PROBLEM TO SOLVE | The exercise calls for a faithful copy of all the data.

RECORDS SHOWN |

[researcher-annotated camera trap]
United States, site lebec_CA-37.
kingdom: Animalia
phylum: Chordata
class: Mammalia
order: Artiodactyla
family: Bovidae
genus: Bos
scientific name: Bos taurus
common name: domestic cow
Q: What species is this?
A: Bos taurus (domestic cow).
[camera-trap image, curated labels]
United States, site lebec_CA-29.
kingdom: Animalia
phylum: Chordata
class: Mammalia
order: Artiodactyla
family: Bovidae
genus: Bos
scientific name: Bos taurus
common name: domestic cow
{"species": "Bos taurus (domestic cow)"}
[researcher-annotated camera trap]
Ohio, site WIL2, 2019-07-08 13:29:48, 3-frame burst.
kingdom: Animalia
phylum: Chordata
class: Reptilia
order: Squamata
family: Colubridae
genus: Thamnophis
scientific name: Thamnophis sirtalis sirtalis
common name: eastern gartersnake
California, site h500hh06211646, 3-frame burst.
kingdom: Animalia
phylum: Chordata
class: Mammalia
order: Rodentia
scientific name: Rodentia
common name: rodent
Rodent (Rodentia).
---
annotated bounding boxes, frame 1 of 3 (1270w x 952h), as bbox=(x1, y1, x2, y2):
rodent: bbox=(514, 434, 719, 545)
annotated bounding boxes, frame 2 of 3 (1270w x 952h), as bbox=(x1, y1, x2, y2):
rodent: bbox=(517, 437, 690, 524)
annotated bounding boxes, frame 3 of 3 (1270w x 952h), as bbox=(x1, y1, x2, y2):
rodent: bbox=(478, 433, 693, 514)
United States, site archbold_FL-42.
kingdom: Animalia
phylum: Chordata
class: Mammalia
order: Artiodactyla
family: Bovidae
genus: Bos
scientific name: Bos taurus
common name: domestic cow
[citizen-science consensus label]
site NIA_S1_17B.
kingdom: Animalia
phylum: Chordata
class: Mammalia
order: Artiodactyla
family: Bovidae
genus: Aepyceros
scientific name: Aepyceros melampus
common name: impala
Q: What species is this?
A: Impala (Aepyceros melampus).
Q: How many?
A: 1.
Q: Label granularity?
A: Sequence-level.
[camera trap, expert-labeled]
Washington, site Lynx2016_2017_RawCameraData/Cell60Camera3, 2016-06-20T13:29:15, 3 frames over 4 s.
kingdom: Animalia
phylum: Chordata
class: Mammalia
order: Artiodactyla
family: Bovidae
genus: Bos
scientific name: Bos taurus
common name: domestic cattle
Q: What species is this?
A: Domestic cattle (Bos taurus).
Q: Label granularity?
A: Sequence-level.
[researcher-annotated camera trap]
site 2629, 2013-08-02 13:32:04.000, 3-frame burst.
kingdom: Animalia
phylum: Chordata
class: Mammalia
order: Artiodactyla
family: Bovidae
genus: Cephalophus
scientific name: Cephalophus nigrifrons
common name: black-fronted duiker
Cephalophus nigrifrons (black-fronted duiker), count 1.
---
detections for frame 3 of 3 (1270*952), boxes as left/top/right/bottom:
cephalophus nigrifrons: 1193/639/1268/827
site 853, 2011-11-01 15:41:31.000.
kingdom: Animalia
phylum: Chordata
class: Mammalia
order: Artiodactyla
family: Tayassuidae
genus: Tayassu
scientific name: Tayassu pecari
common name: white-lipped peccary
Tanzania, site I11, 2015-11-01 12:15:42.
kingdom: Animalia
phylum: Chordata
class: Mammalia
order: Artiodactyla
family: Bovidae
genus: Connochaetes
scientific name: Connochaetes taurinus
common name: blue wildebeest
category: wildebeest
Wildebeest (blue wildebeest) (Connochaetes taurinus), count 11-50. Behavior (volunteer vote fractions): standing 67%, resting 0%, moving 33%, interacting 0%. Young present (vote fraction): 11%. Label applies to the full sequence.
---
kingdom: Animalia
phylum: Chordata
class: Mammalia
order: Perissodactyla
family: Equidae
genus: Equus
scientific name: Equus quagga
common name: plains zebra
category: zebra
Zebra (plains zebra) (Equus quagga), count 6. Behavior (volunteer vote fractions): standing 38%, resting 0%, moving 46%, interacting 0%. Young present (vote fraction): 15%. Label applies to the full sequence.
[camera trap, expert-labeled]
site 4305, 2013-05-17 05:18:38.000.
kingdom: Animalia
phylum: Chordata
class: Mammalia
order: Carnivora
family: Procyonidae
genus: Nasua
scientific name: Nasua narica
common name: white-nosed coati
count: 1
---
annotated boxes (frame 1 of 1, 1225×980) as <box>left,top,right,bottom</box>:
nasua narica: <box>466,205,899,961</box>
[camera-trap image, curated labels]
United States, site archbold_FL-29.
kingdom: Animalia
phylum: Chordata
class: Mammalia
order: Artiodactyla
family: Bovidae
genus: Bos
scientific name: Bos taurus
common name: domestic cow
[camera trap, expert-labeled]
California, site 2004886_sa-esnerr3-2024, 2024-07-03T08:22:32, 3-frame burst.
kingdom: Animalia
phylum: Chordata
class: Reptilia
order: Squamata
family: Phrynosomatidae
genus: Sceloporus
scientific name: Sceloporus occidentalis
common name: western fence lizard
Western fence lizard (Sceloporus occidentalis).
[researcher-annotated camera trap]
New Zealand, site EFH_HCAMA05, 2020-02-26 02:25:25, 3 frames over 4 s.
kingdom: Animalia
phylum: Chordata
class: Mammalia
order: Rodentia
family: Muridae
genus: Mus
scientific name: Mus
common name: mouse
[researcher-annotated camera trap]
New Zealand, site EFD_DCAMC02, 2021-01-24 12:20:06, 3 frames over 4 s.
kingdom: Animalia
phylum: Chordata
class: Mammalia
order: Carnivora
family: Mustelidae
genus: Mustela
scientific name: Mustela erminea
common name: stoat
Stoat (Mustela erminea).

TASK OUTPUT |
[researcher-annotated camera trap]
United States, site lebec_CA-37.
kingdom: Animalia
phylum: Chordata
class: Mammalia
order: Artiodactyla
family: Bovidae
genus: Bos
scientific name: Bos taurus
common name: domestic cow
Q: What species is this?
A: Bos taurus (domestic cow).
[camera-trap image, curated labels]
United States, site lebec_CA-29.
kingdom: Animalia
phylum: Chordata
class: Mammalia
order: Artiodactyla
family: Bovidae
genus: Bos
scientific name: Bos taurus
common name: domestic cow
{"species": "Bos taurus (domestic cow)"}
[researcher-annotated camera trap]
Ohio, site WIL2, 2019-07-08 13:29:48, 3-frame burst.
kingdom: Animalia
phylum: Chordata
class: Reptilia
order: Squamata
family: Colubridae
genus: Thamnophis
scientific name: Thamnophis sirtalis sirtalis
common name: eastern gartersnake
California, site h500hh06211646, 3-frame burst.
kingdom: Animalia
phylum: Chordata
class: Mammalia
order: Rodentia
scientific name: Rodentia
common name: rodent
Rodent (Rodentia).
---
annotated bounding boxes, frame 1 of 3 (1270w x 952h), as bbox=(x1, y1, x2, y2):
rodent: bbox=(514, 434, 719, 545)
annotated bounding boxes, frame 2 of 3 (1270w x 952h), as bbox=(x1, y1, x2, y2):
rodent: bbox=(517, 437, 690, 524)
annotated bounding boxes, frame 3 of 3 (1270w x 952h), as bbox=(x1, y1, x2, y2):
rodent: bbox=(478, 433, 693, 514)
United States, site archbold_FL-42.
kingdom: Animalia
phylum: Chordata
class: Mammalia
order: Artiodactyla
family: Bovidae
genus: Bos
scientific name: Bos taurus
common name: domestic cow
[citizen-science consensus label]
site NIA_S1_17B.
kingdom: Animalia
phylum: Chordata
class: Mammalia
order: Artiodactyla
family: Bovidae
genus: Aepyceros
scientific name: Aepyceros melampus
common name: impala
Q: What species is this?
A: Impala (Aepyceros melampus).
Q: How many?
A: 1.
Q: Label granularity?
A: Sequence-level.
[camera trap, expert-labeled]
Washington, site Lynx2016_2017_RawCameraData/Cell60Camera3, 2016-06-20T13:29:15, 3 frames over 4 s.
kingdom: Animalia
phylum: Chordata
class: Mammalia
order: Artiodactyla
family: Bovidae
genus: Bos
scientific name: Bos taurus
common name: domestic cattle
Q: What species is this?
A: Domestic cattle (Bos taurus).
Q: Label granularity?
A: Sequence-level.
[researcher-annotated camera trap]
site 2629, 2013-08-02 13:32:04.000, 3-frame burst.
kingdom: Animalia
phylum: Chordata
class: Mammalia
order: Artiodactyla
family: Bovidae
genus: Cephalophus
scientific name: Cephalophus nigrifrons
common name: black-fronted duiker
Cephalophus nigrifrons (black-fronted duiker), count 1.
---
detections for frame 3 of 3 (1270*952), boxes as left/top/right/bottom:
cephalophus nigrifrons: 1193/639/1268/827
site 853, 2011-11-01 15:41:31.000.
kingdom: Animalia
phylum: Chordata
class: Mammalia
order: Artiodactyla
family: Tayassuidae
genus: Tayassu
scientific name: Tayassu pecari
common name: white-lipped peccary
Tanzania, site I11, 2015-11-01 12:15:42.
kingdom: Animalia
phylum: Chordata
class: Mammalia
order: Artiodactyla
family: Bovidae
genus: Connochaetes
scientific name: Connochaetes taurinus
common name: blue wildebeest
category: wildebeest
Wildebeest (blue wildebeest) (Connochaetes taurinus), count 11-50. Behavior (volunteer vote fractions): standing 67%, resting 0%, moving 33%, interacting 0%. Young present (vote fraction): 11%. Label applies to the full sequence.
---
kingdom: Animalia
phylum: Chordata
class: Mammalia
order: Perissodactyla
family: Equidae
genus: Equus
scientific name: Equus quagga
common name: plains zebra
category: zebra
Zebra (plains zebra) (Equus quagga), count 6. Behavior (volunteer vote fractions): standing 38%, resting 0%, moving 46%, interacting 0%. Young present (vote fraction): 15%. Label applies to the full sequence.
[camera trap, expert-labeled]
site 4305, 2013-05-17 05:18:38.000.
kingdom: Animalia
phylum: Chordata
class: Mammalia
order: Carnivora
family: Procyonidae
genus: Nasua
scientific name: Nasua narica
common name: white-nosed coati
count: 1
---
annotated boxes (frame 1 of 1, 1225×980) as <box>left,top,right,bottom</box>:
nasua narica: <box>466,205,899,961</box>
[camera-trap image, curated labels]
United States, site archbold_FL-29.
kingdom: Animalia
phylum: Chordata
class: Mammalia
order: Artiodactyla
family: Bovidae
genus: Bos
scientific name: Bos taurus
common name: domestic cow
[camera trap, expert-labeled]
California, site 2004886_sa-esnerr3-2024, 2024-07-03T08:22:32, 3-frame burst.
kingdom: Animalia
phylum: Chordata
class: Reptilia
order: Squamata
family: Phrynosomatidae
genus: Sceloporus
scientific name: Sceloporus occidentalis
common name: western fence lizard
Western fence lizard (Sceloporus occidentalis).
[researcher-annotated camera trap]
New Zealand, site EFH_HCAMA05, 2020-02-26 02:25:25, 3 frames over 4 s.
kingdom: Animalia
phylum: Chordata
class: Mammalia
order: Rodentia
family: Muridae
genus: Mus
scientific name: Mus
common name: mouse
[researcher-annotated camera trap]
New Zealand, site EFD_DCAMC02, 2021-01-24 12:20:06, 3 frames over 4 s.
kingdom: Animalia
phylum: Chordata
class: Mammalia
order: Carnivora
family: Mustelidae
genus: Mustela
scientific name: Mustela erminea
common name: stoat
Stoat (Mustela erminea).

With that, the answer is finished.